When will the PAT-FetLife reporting mechanism be available again?

After Caroline Tyler’s first attack, I re-enabled PAT-FetLife. The next day, she again attacked the reporting form. This shows a deliberate intent to keep sexual violence survivors from accessing tools they use to communicate.

Unfortunately, also as discussed in my prior post, there is currently no technological way to prevent Caroline Tyler from continuing to make the PAT-FetLife reporting service unavailable. That’s why people are currently composing complaint letters to her employer and why I’ve asked for legal representation.
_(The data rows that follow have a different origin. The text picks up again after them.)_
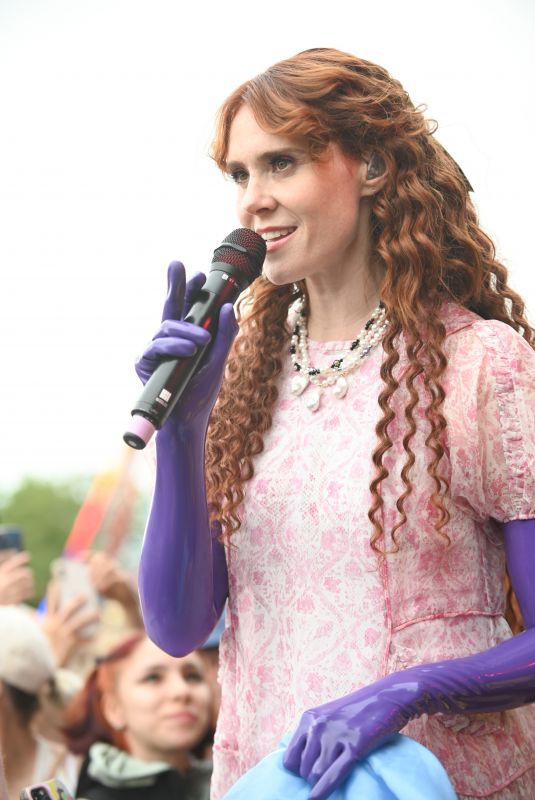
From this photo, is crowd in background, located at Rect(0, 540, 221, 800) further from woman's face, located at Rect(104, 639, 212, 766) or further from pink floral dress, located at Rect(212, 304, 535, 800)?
pink floral dress, located at Rect(212, 304, 535, 800)

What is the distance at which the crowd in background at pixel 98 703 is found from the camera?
237cm

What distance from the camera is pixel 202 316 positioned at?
114 cm

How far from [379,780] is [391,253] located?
0.66m

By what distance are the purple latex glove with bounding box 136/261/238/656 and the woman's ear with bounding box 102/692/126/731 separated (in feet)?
4.14

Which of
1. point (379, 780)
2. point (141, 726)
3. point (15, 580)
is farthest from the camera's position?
point (15, 580)

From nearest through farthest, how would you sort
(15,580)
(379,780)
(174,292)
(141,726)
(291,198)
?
(379,780) < (174,292) < (291,198) < (141,726) < (15,580)

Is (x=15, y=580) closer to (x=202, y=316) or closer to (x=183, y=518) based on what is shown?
(x=183, y=518)

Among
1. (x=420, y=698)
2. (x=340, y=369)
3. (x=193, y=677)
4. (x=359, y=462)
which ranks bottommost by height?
(x=193, y=677)

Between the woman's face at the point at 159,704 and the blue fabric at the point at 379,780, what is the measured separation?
1.43m

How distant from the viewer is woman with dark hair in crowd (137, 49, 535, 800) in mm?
1194

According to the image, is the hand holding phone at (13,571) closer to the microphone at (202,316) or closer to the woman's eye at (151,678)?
the woman's eye at (151,678)

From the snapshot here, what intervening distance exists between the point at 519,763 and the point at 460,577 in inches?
9.4

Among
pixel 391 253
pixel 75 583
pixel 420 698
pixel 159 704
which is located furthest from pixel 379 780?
pixel 75 583

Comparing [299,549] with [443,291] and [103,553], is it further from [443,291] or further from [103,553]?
[103,553]
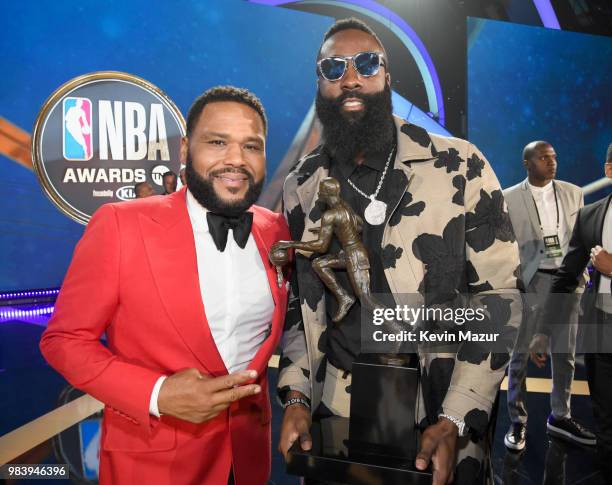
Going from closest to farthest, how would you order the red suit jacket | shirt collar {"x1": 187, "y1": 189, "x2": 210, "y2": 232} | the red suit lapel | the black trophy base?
the black trophy base
the red suit jacket
the red suit lapel
shirt collar {"x1": 187, "y1": 189, "x2": 210, "y2": 232}

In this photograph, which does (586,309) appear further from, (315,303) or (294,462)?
(294,462)

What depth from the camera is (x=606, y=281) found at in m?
3.90

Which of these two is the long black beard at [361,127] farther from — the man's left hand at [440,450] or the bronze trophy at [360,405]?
the man's left hand at [440,450]

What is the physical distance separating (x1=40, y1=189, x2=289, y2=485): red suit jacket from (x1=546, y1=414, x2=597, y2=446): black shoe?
3641 millimetres

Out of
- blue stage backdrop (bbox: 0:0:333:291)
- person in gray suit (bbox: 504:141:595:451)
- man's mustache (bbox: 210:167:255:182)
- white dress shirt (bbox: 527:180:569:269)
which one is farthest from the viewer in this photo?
blue stage backdrop (bbox: 0:0:333:291)

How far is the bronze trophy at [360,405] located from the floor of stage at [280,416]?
2.27 m

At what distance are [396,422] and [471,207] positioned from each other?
0.85 metres

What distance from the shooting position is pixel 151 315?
1831 mm

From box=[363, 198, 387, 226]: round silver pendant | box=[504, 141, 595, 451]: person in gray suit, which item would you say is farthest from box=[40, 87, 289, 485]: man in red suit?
box=[504, 141, 595, 451]: person in gray suit

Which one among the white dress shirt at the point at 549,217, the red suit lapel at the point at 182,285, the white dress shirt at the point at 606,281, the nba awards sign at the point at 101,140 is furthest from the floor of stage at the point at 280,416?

Adding new information to PAT-FetLife will therefore only be possible when at least one of the following happens:

  • Google Forms updates the PAT-FetLife back-end to their “new” Google Spreadsheets system. The timeline they provided for this is “in 2014,” so that could be a few months yet.
  • Caroline Tyler stops launching her denial-of-service attack on PAT-FetLife, either by her own choice or by being compelled to stop through social, legal, or other pressure.
  • A new version of Predator Alert Tool for FetLife based on the DAO technology I am currently exploring (mentioned above) is ready.